Lihat ke Halaman Asli

Muhammad ShofwanRasyid

Mahasiswa Jurusan Ilmu Hubungan Internasional UPNVYK

KTT G20, Tekanan Berat bagi Indonesia

Diperbarui: 2 Oktober 2022   22:57

Kompasiana adalah platform blog. Konten ini menjadi tanggung jawab bloger dan tidak mewakili pandangan redaksi Kompas.

Ilmu Sosbud dan Agama. Sumber ilustrasi: PEXELS

Group Twenty atau yang lebih dikenal dengan G20 adalah kumpulan dua puluh negara dengan ekonomi terbesar di dunia yang dibentuk pada tahun 1999, disusun dengan tujuan menjadi blok yang akan menyatukan negara-negara industri dan berkembang yang paling penting untuk membahas stabilitas ekonomi dan keuangan internasional. KTT tahunannya, pertemuan para pemimpin G20 yang memulai debutnya pada tahun 2008, telah berkembang menjadi forum utama untuk membahas ekonomi serta isu-isu global lainnya yang mendesak. Pertemuan bilateral di sela-sela KTT kadang-kadang mengarah pada kesepakatan internasional bersama.

Bersama-sama, negara-negara anggota G20 menyumbang sekitar 80 persen dari output ekonomi global, hampir 75 persen dari ekspor global, dan sekitar 60 persen dari populasi dunia. G20 dibentuk pada tahun 1999, setelah krisis keuangan Asia, untuk menyatukan para menteri keuangan dan gubernur bank sentral dari dua puluh negara dengan ekonomi mapan dan berkembang terbesar di dunia. Satu dekade kemudian, pada puncak krisis ekonomi global, G20 diangkat menjadi kepala negara dan pemerintahan. Fakta ini menjadi bukti nyata yang menunjukan seberapa penting peran yang dimiliki KTT G20.

=-=-=

**Tugas Kamu 1**
Tulis ulang persis bagian dari tulisan tentang KTT G20, mulai dari "Muhammad ShofwanRasyid" dan berakhir di "pandangan redaksi Kompas.".
**Tugas Kamu 2**
Teruskan tulisan tentang KTT G20 setelah kalimat terakhirnya.

**Cuplikan Data**
=-=-=

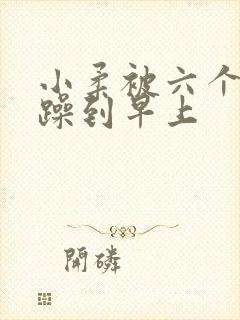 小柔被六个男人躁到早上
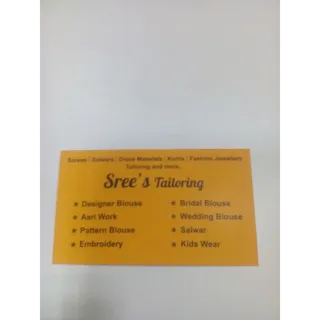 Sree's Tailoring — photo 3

=-=-=

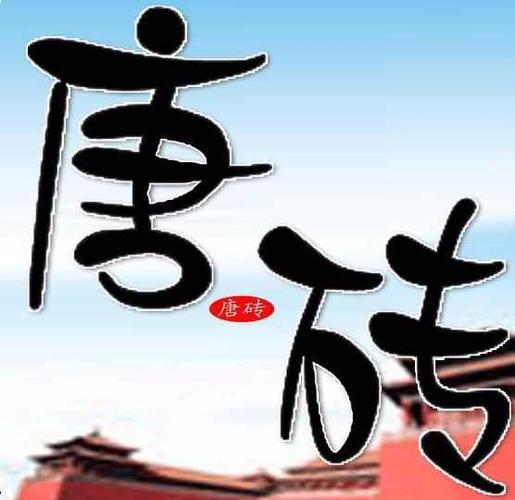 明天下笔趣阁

=-=-=

**Jawaban Kamu 1**
Muhammad ShofwanRasyid

Mahasiswa Jurusan Ilmu Hubungan Internasional UPNVYK

KTT G20, Tekanan Berat bagi Indonesia

Diperbarui: 2 Oktober 2022   22:57

Kompasiana adalah platform blog. Konten ini menjadi tanggung jawab bloger dan tidak mewakili pandangan redaksi Kompas.

**Jawaban Kamu 2**
Meletusnya Perang Russia-Ukraina pada 2022 telah menciptakan ketegangan bagi dunia internasional, berbagai negara menyuarakan kritik dan kecaman ataupun dukunganya terhadap keputusan Kremlin untuk menginvasi Ukraina, tidak terkecuali Indonesia. Setelah memberikan suara mendukung resolusi Majelis Umum PBB yang mengutuk serangan Rusia pada 2 Maret 2022, Indonesia kemudian mengambil sikap abstain atau tidak memberikan suara dalam pemungutan suara untuk menangguhkan Rusia dari Dewan HAM PBB. Sikap ini telah menuai banyak kritik terutama dari negara-negara Barat, yang menilai Indonesia bersikap 'ambil aman'.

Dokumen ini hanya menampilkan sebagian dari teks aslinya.